I am genuinely arguing that we should use #pascal and #ada more.
C was made for assembly cosplaying as a high level language (even then, Forth is doing a better job in that aspect...). Pascal is ALGOL-68 done right so it traces its heritage back to a committee of brilliant computer scientists and Ada was made for the DoD.
Pascal figured out before C (it precedes it by 2 years) strings (yes, actual strings, not just char arrays), a well structured and strict syntax, native set operators (you can check whether an element is in a set, include, exclude elements, compare them, even intersection and union are supported!), strong type safety (some claim it's too much, but then you have Rust, so...), even OOP nowadays.

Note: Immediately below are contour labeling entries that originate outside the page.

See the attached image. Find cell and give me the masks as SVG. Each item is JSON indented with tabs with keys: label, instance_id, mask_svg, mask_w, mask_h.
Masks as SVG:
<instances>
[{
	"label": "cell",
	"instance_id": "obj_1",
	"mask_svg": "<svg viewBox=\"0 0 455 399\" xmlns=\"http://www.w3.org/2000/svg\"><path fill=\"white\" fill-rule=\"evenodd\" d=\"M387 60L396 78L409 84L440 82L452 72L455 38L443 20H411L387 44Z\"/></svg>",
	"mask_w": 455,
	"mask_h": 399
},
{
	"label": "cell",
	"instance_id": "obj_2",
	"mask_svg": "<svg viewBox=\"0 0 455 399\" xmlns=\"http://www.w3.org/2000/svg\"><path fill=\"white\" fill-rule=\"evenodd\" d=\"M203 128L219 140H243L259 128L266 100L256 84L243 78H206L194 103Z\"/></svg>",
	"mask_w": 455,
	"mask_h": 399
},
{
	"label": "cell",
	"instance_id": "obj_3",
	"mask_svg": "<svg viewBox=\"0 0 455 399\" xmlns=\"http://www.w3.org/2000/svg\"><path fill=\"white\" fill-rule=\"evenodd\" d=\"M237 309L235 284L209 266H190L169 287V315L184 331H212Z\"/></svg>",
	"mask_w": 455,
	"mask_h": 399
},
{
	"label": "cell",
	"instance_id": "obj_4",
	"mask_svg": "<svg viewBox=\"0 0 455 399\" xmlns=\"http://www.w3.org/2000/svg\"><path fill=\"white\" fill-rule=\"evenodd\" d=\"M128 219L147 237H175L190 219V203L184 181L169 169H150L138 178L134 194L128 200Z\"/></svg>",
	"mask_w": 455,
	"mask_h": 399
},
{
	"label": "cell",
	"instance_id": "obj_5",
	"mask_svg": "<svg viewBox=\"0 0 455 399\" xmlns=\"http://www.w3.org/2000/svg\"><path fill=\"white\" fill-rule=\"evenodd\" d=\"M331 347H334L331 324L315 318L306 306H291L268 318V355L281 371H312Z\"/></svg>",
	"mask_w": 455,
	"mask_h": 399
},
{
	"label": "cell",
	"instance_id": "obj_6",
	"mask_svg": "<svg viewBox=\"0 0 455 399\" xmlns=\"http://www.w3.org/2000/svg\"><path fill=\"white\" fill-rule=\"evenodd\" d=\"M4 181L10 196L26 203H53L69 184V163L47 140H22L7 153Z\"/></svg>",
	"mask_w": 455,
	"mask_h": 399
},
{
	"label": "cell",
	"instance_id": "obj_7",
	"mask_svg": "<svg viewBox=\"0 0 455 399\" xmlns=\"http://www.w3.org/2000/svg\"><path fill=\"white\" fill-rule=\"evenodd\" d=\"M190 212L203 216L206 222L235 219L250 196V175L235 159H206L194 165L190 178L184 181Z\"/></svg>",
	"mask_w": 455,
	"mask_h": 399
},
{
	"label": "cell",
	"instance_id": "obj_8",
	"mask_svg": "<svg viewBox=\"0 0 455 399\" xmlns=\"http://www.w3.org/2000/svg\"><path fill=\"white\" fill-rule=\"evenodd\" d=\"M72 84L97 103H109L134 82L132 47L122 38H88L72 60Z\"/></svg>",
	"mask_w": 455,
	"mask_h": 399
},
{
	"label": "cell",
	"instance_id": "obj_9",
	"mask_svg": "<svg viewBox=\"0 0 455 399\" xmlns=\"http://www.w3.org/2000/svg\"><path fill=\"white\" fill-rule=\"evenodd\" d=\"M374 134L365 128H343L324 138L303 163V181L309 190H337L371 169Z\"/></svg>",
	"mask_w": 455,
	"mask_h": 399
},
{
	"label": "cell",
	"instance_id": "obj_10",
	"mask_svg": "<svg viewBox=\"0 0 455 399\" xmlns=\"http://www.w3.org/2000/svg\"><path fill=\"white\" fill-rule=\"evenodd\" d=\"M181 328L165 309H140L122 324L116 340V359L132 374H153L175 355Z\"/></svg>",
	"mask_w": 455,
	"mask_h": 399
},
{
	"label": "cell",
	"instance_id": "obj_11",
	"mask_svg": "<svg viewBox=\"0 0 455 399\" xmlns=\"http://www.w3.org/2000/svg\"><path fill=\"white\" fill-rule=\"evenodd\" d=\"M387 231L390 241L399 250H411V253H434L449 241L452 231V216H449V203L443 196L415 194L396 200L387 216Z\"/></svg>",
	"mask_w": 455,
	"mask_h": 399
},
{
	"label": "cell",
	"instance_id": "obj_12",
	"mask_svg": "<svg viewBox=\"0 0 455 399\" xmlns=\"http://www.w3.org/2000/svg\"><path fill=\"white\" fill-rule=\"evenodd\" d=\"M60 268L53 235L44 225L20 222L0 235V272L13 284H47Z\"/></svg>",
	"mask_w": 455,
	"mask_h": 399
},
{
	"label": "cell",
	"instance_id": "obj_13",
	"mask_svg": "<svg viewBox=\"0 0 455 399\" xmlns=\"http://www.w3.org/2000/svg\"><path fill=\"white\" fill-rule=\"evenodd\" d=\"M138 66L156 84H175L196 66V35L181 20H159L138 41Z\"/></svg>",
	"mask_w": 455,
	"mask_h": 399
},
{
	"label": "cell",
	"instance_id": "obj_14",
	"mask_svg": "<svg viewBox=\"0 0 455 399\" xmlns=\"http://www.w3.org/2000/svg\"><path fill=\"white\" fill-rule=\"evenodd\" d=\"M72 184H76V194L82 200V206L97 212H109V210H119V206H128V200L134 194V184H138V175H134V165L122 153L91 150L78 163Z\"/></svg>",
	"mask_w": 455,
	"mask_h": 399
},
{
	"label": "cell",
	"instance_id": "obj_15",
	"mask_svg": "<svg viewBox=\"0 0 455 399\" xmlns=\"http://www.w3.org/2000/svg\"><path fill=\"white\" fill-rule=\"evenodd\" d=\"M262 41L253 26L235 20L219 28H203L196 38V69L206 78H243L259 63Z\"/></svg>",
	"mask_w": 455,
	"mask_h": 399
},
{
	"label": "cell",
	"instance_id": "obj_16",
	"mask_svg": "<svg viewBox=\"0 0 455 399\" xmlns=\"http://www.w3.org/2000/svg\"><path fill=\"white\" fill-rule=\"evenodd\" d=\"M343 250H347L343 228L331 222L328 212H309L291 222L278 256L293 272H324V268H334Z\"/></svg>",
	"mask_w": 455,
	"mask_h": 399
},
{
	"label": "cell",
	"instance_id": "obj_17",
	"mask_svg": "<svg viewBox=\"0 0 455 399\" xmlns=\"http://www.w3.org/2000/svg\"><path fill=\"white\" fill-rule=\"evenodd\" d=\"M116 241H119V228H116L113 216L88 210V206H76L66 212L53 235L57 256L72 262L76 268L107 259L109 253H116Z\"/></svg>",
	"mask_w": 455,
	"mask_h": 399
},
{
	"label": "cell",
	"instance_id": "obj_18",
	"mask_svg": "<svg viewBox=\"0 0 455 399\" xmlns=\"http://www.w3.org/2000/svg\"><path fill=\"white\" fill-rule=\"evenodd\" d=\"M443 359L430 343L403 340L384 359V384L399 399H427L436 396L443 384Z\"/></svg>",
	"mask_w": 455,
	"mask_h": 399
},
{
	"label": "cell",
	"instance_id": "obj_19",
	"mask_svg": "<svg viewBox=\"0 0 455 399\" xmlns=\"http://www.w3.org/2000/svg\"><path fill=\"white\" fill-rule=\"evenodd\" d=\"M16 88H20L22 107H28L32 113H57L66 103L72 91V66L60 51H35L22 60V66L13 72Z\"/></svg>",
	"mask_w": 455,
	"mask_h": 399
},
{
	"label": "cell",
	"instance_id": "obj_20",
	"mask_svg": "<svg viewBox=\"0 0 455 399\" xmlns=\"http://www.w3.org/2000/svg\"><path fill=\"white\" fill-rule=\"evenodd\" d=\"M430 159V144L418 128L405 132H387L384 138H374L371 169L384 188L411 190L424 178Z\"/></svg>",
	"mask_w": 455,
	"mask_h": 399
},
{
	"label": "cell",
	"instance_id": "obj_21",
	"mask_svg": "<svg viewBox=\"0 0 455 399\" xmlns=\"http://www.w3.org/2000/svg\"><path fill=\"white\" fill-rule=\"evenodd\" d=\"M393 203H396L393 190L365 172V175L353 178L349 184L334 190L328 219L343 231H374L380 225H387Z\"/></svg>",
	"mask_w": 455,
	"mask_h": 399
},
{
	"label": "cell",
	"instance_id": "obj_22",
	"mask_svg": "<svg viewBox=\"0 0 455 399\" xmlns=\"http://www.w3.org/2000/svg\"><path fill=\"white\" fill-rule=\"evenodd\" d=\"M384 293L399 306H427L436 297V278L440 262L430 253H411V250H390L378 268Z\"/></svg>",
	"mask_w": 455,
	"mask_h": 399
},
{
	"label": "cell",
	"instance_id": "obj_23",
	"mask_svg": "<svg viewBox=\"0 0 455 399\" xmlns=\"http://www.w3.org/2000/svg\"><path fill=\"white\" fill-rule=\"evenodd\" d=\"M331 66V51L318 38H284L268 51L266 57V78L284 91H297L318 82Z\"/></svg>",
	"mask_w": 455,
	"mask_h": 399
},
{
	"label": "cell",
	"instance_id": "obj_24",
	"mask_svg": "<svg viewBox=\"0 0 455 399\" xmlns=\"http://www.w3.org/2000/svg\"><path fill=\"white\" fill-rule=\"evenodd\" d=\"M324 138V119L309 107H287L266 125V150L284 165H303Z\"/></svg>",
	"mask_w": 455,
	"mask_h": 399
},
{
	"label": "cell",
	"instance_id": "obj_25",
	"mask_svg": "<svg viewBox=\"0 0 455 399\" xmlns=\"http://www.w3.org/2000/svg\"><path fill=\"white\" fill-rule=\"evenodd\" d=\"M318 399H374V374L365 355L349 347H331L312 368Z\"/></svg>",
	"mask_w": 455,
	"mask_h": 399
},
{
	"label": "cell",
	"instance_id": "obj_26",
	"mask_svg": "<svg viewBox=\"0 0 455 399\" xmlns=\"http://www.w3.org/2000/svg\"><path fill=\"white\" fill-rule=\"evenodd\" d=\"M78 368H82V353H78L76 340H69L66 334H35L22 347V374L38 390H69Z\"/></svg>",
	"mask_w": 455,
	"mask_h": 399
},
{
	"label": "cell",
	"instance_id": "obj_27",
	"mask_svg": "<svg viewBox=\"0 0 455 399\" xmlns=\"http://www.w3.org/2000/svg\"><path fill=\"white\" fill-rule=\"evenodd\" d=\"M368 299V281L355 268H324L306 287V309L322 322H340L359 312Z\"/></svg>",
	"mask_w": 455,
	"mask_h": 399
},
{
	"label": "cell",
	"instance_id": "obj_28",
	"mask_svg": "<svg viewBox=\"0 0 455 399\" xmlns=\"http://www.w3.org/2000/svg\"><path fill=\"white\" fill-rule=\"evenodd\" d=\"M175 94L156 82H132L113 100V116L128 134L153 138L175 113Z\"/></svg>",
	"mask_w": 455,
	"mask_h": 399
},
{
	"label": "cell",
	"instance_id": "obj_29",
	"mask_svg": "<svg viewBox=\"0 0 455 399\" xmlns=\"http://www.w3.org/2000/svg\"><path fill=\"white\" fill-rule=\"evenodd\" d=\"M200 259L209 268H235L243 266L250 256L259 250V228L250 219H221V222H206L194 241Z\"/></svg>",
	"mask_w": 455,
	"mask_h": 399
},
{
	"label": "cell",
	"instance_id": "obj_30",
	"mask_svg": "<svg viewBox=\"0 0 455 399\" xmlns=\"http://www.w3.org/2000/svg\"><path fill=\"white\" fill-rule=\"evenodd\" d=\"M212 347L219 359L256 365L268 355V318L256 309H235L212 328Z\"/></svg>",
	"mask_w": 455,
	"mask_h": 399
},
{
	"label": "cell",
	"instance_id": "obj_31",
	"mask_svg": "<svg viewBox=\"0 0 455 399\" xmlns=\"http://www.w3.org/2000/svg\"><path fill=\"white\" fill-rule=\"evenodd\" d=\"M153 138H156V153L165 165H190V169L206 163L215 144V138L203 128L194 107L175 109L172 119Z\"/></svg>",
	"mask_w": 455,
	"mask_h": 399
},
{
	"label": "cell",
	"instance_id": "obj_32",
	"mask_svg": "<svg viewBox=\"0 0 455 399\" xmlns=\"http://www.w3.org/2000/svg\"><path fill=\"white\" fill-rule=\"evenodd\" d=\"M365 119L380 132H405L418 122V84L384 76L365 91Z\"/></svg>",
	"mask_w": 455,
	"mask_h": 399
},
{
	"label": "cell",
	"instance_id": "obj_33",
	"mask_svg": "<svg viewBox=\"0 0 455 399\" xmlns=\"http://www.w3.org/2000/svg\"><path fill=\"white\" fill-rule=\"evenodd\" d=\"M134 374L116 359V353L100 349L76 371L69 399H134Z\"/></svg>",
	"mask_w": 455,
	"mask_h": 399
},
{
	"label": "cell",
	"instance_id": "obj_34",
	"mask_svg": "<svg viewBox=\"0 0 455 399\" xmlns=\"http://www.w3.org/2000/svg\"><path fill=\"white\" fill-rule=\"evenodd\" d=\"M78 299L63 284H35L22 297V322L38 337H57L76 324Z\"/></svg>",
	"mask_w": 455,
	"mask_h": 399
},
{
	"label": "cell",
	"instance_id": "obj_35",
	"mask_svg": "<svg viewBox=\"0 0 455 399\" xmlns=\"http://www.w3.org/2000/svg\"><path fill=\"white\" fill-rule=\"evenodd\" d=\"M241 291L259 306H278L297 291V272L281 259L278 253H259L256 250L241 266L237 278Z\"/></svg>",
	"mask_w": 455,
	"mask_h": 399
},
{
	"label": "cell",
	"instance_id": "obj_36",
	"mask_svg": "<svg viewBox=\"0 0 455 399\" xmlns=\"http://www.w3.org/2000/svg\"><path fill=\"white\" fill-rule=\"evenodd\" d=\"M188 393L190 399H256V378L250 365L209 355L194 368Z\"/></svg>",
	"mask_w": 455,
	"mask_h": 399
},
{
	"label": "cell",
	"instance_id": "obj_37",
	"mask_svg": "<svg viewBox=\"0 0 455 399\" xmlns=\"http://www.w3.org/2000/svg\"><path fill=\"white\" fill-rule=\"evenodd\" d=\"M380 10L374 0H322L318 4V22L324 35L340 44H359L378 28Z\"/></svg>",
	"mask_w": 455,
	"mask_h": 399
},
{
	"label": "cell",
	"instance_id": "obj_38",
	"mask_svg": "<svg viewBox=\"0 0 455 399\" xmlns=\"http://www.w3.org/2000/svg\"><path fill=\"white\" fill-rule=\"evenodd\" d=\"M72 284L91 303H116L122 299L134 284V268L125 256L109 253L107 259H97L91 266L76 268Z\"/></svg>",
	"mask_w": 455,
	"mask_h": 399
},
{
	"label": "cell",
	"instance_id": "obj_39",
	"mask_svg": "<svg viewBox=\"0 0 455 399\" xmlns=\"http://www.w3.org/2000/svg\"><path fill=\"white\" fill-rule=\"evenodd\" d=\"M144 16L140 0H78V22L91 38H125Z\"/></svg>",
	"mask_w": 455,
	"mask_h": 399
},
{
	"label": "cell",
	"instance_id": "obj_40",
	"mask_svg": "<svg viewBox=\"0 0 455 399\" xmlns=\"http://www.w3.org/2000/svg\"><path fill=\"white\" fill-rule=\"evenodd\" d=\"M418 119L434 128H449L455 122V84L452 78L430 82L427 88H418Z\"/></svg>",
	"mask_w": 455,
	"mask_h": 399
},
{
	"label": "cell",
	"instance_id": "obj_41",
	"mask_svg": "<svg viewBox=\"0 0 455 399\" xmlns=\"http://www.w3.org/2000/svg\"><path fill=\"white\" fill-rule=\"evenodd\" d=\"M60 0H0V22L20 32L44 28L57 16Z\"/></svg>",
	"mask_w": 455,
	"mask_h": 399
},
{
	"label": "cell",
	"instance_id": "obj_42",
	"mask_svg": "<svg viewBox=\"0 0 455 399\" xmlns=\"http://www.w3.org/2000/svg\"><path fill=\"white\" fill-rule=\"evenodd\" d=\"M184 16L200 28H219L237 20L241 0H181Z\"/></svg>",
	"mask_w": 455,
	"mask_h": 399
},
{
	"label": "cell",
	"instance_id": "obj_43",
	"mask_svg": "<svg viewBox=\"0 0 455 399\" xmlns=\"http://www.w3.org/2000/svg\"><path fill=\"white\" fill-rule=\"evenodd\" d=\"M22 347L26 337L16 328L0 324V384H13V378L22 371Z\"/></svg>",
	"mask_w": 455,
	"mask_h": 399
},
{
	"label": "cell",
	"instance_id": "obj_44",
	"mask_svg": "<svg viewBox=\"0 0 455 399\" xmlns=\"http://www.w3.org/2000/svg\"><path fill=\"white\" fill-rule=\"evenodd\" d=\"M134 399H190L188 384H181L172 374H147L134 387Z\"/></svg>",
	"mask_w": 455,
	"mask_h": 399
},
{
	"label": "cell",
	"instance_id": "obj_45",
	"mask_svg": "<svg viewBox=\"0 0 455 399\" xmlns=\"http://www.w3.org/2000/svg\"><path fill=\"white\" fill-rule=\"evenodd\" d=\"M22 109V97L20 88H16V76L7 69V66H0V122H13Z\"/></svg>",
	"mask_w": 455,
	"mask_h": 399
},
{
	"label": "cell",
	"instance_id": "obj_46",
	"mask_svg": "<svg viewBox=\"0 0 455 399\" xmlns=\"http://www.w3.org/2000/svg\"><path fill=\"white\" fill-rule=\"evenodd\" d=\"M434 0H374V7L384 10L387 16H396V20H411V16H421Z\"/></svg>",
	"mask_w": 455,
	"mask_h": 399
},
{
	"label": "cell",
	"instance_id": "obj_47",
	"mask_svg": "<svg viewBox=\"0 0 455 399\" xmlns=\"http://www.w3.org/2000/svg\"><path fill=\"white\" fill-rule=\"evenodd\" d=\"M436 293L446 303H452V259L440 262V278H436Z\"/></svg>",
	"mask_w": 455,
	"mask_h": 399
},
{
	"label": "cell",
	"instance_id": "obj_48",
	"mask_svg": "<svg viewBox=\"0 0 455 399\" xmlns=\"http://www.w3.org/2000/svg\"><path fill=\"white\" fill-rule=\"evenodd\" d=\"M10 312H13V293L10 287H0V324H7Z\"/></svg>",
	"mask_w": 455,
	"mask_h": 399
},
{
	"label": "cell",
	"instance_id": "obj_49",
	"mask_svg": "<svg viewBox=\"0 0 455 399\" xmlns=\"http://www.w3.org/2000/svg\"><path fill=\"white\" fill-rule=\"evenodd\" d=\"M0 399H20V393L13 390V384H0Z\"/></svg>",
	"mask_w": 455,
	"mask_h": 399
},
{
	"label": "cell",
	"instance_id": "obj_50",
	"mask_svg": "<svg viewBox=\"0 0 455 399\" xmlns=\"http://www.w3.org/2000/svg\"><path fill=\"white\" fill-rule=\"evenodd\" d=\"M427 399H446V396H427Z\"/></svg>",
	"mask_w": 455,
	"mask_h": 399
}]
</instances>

As for Ada, you have in depth defense by default (as in no implicit conversions (just like Pascal), it treats what would be equivalent types using `typedef` in C as totally different and gives you an error (good job Rust, you at least figured that one out...)). You also get plenty of compile-time checks and run-time checks, as well as an access-type model rather than providing low-level generic pointers (each access type is handled by a storage pool, either the default one or a custom one to allow more exotic system memory implementations like NUMA and thus you never access heap memory directly, but you have to use this storage pool manager (similar to how Zig does everything through allocators). You also don't have to worry about deciding how exactly data is passed in or out of a function/procedure call (you specify the direction of each parameter, but the ultimate decision of whether the data being passed via a register, via the heap, or as a reference will be taken by the compiler or runtime, never by the programmer). It's also the first internationally standardized OOP language with Ada 83.